Member of the Iowa Senate from the 47th district
- In office January 11, 1909 – January 7, 1917

Personal details
- Born: April 4, 1871 Dickinson County, Iowa, U.S.
- Died: February 11, 1957 (aged 85) Des Moines, Iowa, U.S.
- Party: Republican
- Alma mater: University of Iowa
- Occupation: Politician, lawyer

= Leslie E. Francis =

American lawyer and politician (1871–1957)

Leslie E. Francis (April 4, 1871 – February 11, 1957) was an American lawyer and politician.
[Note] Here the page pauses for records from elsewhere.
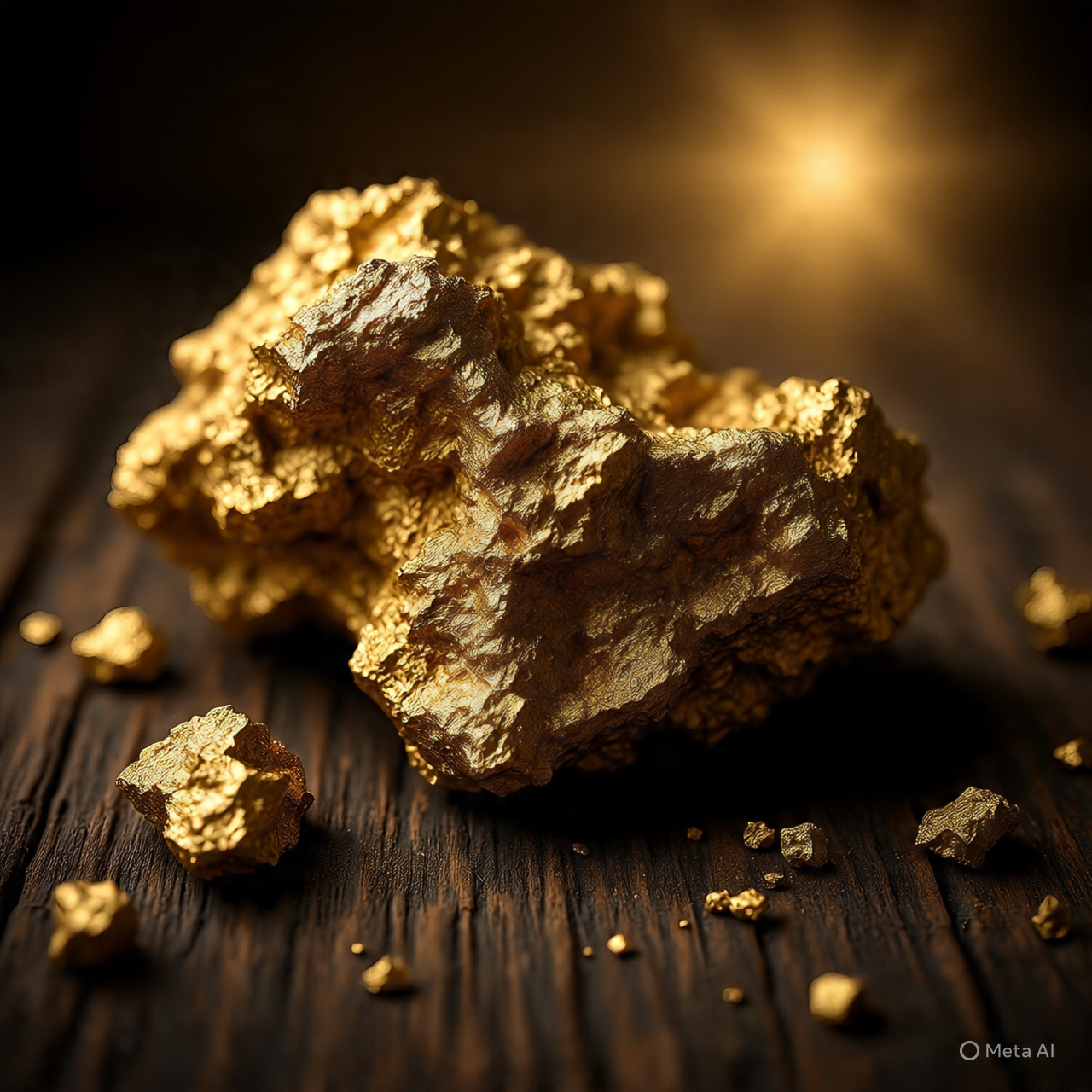 gold ore
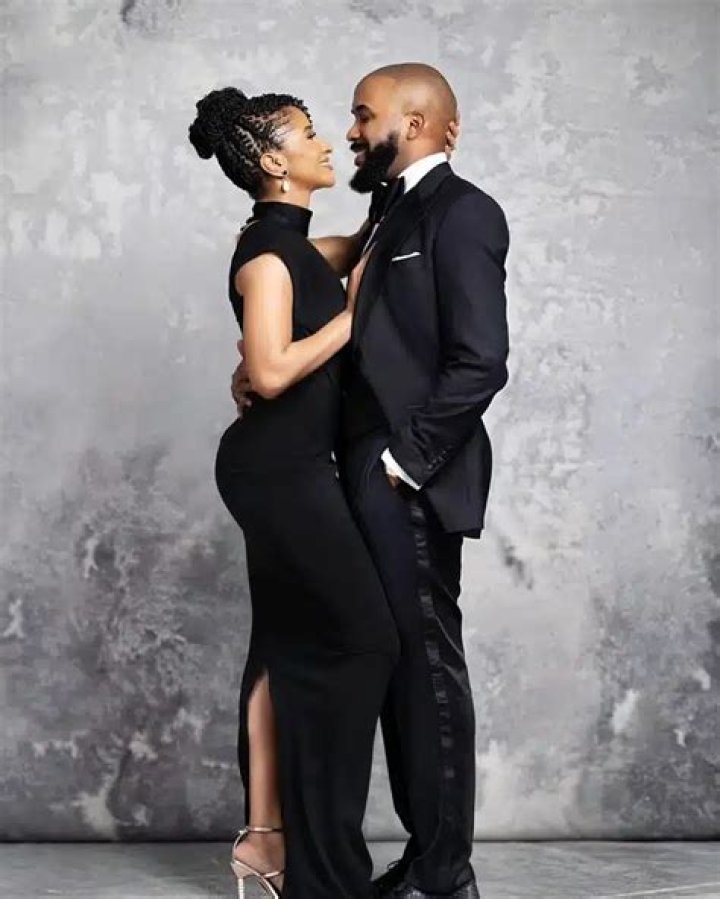 
“Marry Me Again” – Banky W Tells Wife, Adesua Etomi After She Shared New Photos On Instagram 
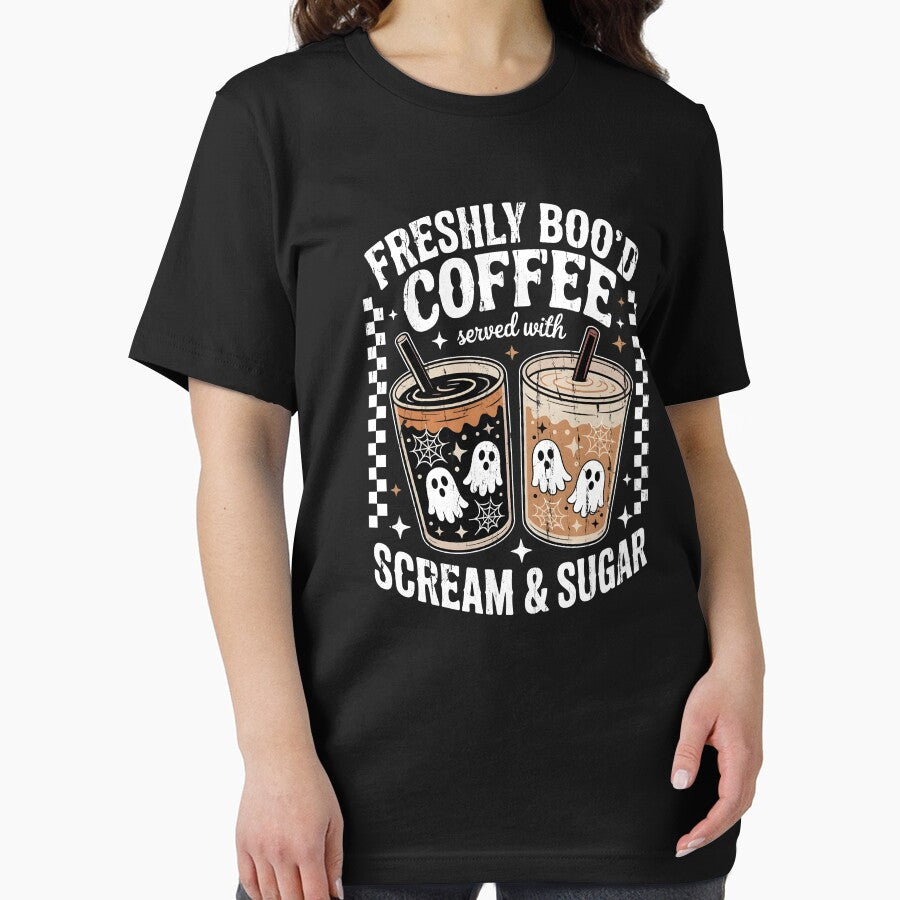 Freshly Boo'd Coffee Served With Scream And Sugar by Artsyclick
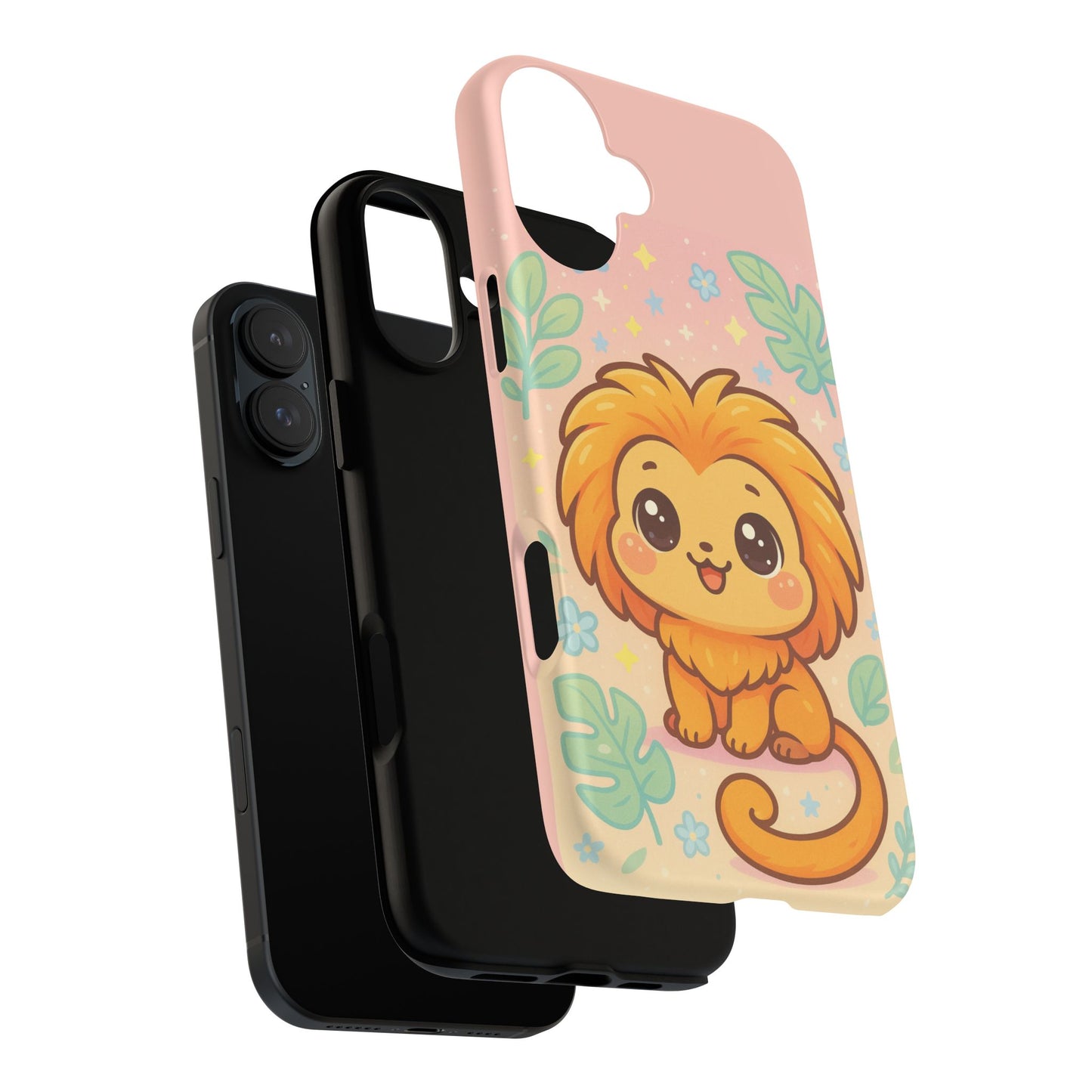 Golden Sunshine Vibes - Brazilian Tamarin Tough Phone Cases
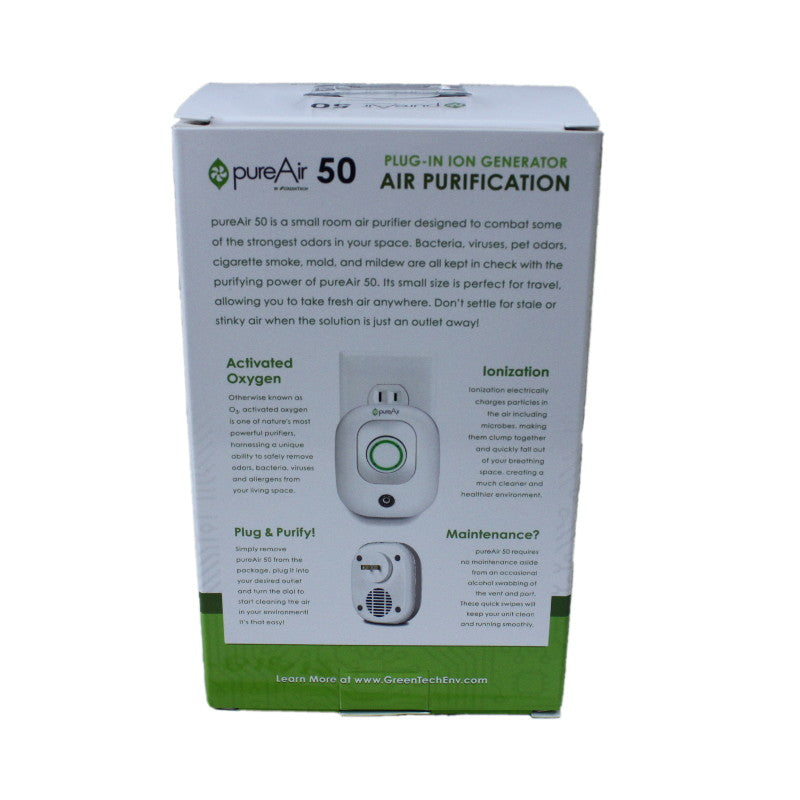 Greentech Air Cleaner, PureAir 50 Purifier Greentech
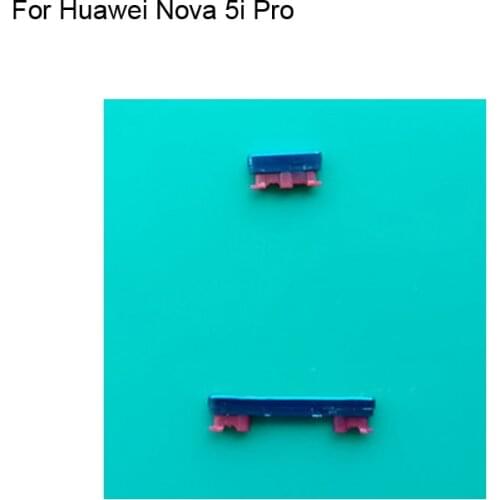 1 SET For Huawei Nova 5i Pro Power On Off Button + Volume Button Side Buttons Set Repair Parts For Huawei Nova 5 i Pro 5iPro
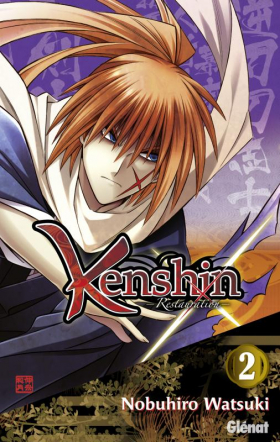 couverture manga Kenshin restauration  T2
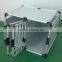 ALUMINIUM double -door transport DOG CAGE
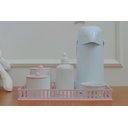 Ver imagem 1 de Kit Higiene Porcelana Bebê Meninas Rosa Decoração + Térmica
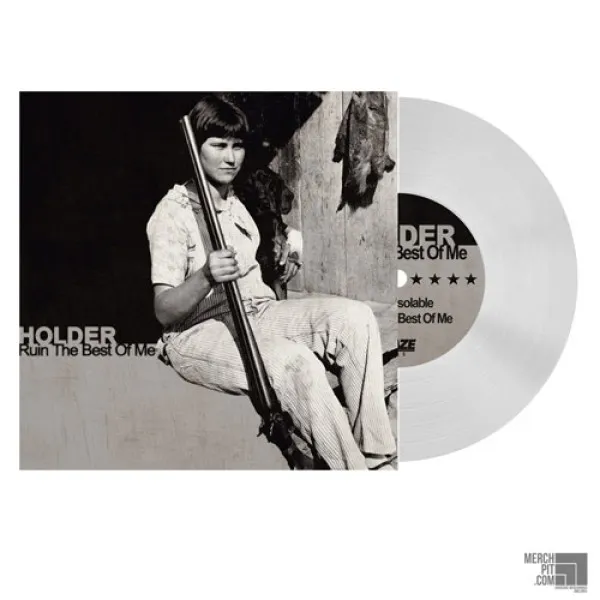 HOLDER – Ruin the Best of Me (Clear Vinyl)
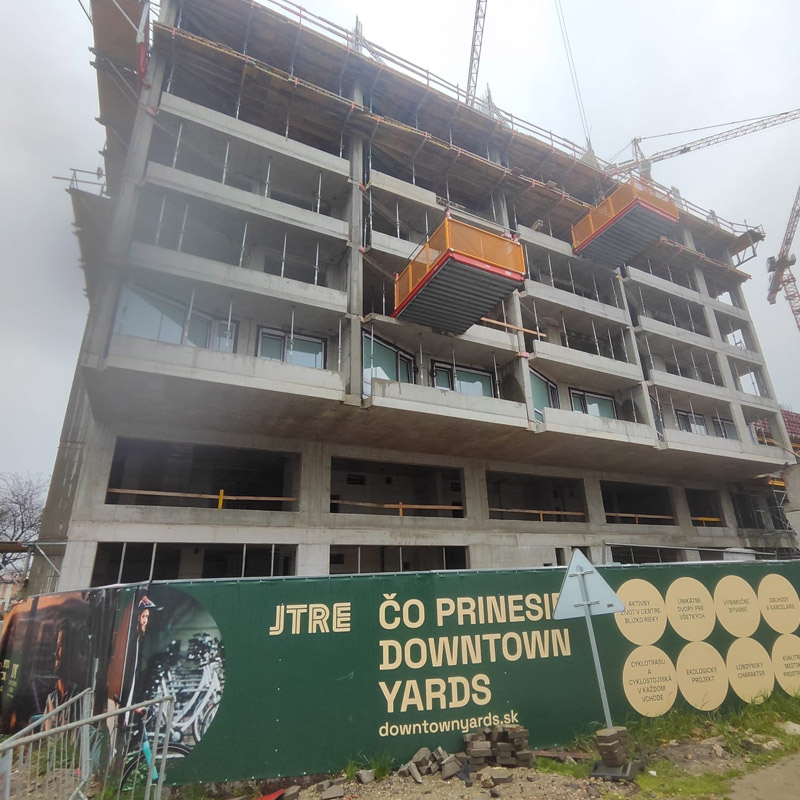 Downtown Yards, Bratislava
Leslie Francis's parents settled on a homestead near Spirit Lake, Iowa, in May 1860. His father completed four years of military service during the American Civil War, including time with the Army of the Frontier. Leslie Francis was born on April 4, 1871, and attended country schools until he was sixteen, spent the next winter a student of Spirit Lake High School, and thereafter began teaching country school. Francis read law with Spirit Lake lawyer William Hayward, and for two additional winters enrolled at an academy in his hometown. Aged 20, he enrolled in the University of Iowa College of Law. Upon graduating on June 16, 1893, Francis returned to Spirit Lake to practice law.

Francis participated in Republican Party political campaigns starting in 1894, and remained active on this front for three decades. He served as Dickinson county attorney from 1895 to 1901. Francis was then elected to two four-year terms on the Iowa Senate, representing District 47 from January 11, 1909, to January 7, 1917. After the June 1912 death of incumbent congressman Elbert H. Hubbard, Francis was considered for the Republican nomination in Iowa's 11th congressional district, which instead went to George Cromwell Scott, who had originally lost the primary to Hubbard.

Francis moved from Spirit Lake to Des Moines on September 8, 1917, and established a law firm with George Cosson the following year. Between 1934 and May 1935, Francis served as legal adviser to the Iowa Liquor Control Commission. He died in Des Moines on February 11, 1957.